You start feeling strange pains that are unrelated to the sums of money everyone keeps asking you for, or the indigestion their cooking inevitably engenders. When – after six months of making appointments – you finally get to see the specialist, he mentions rather offhandedly – while perusing his morning mail – that you have one year to live (and then takes a call from his golf pro).

You return home, ignore the cat, kick the mutt, shout at the family, then lock yourself up in the Harry Potter style broom closet that is now your personal study, and contemplate the negative space your totally insignificant and useless life has become.  After considering that maybe the Great Hereafter might be a trade-up, you get that mulish obstinate look in your eye very remniscient of the aforementioned promotable idiot as he is passing gas (usually in your cubicle), and something happens.

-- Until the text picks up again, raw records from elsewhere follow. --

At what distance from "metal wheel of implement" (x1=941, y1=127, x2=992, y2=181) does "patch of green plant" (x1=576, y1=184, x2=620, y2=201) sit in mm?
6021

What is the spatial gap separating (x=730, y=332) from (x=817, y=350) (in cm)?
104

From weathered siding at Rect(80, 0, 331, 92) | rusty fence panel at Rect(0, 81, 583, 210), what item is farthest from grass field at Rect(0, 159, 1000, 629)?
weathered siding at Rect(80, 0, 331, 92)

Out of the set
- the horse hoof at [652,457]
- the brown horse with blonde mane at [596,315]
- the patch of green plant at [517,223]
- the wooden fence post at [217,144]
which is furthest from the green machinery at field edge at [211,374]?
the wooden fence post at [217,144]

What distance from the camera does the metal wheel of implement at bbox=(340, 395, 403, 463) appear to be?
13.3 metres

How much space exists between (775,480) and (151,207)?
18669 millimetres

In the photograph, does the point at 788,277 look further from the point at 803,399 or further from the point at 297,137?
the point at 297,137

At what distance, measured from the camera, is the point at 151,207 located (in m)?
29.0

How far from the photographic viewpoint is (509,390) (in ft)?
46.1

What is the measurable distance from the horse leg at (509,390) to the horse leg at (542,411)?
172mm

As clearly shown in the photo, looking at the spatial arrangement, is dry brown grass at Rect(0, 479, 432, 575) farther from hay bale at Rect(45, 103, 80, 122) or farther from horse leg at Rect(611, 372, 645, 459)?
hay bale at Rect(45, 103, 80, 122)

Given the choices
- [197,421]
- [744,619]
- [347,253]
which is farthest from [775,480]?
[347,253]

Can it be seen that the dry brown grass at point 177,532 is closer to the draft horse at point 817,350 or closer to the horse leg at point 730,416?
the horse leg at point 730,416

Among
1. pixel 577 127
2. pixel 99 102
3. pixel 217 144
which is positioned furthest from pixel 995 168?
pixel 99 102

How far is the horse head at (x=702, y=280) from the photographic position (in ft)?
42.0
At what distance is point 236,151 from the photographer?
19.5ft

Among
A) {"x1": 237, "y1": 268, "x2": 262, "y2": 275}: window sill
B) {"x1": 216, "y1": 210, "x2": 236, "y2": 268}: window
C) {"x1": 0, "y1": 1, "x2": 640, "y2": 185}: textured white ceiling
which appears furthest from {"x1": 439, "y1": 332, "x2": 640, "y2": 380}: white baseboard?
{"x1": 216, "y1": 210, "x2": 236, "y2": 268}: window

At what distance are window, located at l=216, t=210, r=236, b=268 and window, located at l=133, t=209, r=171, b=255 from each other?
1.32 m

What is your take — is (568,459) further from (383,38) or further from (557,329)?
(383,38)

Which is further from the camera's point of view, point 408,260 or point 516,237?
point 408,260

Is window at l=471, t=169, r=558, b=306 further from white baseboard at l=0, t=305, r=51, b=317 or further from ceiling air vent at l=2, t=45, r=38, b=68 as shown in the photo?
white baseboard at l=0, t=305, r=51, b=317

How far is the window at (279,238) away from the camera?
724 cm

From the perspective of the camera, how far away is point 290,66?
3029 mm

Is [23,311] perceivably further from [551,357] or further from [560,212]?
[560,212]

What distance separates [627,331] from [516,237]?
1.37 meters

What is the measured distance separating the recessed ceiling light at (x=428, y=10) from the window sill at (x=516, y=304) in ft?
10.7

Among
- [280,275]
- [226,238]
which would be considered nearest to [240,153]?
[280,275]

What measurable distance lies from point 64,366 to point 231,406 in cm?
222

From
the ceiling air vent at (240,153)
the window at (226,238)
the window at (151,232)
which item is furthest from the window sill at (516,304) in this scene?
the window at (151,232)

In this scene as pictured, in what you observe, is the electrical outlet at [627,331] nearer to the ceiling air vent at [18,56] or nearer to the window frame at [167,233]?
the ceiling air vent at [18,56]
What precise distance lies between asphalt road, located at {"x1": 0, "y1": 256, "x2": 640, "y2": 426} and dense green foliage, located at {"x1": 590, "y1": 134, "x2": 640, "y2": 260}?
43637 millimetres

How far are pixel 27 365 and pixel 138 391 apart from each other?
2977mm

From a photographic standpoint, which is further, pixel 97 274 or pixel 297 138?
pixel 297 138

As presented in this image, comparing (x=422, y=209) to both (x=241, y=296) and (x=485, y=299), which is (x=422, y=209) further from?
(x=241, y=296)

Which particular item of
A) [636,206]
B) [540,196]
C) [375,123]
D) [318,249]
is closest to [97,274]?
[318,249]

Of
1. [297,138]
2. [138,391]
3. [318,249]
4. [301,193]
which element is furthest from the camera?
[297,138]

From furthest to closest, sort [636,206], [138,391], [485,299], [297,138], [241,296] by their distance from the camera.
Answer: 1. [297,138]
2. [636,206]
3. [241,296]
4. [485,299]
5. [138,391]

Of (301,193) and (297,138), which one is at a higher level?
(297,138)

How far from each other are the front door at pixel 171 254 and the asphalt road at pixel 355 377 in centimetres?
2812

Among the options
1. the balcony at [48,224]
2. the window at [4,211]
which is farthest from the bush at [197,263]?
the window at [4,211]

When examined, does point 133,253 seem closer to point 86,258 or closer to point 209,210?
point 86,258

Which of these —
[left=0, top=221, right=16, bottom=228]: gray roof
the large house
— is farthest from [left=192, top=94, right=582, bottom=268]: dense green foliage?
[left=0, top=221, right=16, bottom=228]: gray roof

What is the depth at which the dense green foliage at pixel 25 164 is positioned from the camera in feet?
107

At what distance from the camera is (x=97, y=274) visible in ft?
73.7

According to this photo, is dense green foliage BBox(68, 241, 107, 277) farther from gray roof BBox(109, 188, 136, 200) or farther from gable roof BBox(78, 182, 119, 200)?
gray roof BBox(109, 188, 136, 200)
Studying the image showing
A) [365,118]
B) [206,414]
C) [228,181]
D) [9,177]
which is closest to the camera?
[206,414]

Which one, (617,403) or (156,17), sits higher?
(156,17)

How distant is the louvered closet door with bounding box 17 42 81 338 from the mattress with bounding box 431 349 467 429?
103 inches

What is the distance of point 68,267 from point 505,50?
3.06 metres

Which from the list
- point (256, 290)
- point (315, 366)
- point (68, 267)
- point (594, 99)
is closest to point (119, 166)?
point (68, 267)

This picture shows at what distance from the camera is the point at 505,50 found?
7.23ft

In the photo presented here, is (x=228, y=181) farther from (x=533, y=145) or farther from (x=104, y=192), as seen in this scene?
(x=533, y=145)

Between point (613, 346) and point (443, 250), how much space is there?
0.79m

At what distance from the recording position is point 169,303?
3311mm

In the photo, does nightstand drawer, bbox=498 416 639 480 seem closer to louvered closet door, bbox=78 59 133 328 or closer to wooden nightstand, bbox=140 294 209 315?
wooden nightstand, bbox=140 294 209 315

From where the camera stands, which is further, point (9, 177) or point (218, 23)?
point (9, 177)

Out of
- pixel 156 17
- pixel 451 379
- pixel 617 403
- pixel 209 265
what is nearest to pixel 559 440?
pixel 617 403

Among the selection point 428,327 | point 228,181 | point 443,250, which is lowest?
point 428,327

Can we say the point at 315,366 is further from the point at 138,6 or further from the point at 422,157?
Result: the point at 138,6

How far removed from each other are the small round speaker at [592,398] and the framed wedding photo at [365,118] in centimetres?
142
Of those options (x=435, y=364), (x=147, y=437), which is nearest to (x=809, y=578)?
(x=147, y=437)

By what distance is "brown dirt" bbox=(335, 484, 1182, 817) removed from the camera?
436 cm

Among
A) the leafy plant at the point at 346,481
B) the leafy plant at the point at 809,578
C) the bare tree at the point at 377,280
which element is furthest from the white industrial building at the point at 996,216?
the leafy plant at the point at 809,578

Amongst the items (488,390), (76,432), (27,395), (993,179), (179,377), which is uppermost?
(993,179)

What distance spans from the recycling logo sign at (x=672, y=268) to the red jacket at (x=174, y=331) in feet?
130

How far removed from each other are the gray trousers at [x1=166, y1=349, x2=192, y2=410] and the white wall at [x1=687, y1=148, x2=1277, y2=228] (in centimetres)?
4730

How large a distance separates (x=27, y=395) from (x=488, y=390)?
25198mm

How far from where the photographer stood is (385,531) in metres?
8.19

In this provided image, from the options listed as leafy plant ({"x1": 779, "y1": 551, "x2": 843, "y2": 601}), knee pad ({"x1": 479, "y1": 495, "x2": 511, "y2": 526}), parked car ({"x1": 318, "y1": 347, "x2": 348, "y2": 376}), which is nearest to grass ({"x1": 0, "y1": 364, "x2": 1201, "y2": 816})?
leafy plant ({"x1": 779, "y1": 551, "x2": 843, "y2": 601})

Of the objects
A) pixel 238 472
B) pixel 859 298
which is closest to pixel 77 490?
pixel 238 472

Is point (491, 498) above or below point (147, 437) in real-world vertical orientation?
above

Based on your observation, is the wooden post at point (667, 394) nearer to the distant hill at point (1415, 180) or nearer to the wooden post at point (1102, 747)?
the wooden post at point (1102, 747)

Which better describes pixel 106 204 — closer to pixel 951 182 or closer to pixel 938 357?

A light grows in your eye, music (and your bony chest) swells, nostrils flare, you stand up straight for the first time in decades (immediately wincing and grabbing your spleen), and make a vow that life will not beat you.  You make a solemn oath to the effect that there are ten things you intend to do, no matter how crazy or unlike your normal character’s modus operandi, before you croak and get planted (cremated actually, and your ashes fertilize the apple tree – it costs a few grand less).

You sit down, clutch pad and paper, rest it on the bony and arthritic knees which are drawn up to your chest, and start to write the Ultimate Bucket List…..

Start your engines, gentlemen, and let’s have your submissions of the ten things you really want to do before you die.  Quickly, now….it could be tomorrow, and I want to know if any of your list items concern me.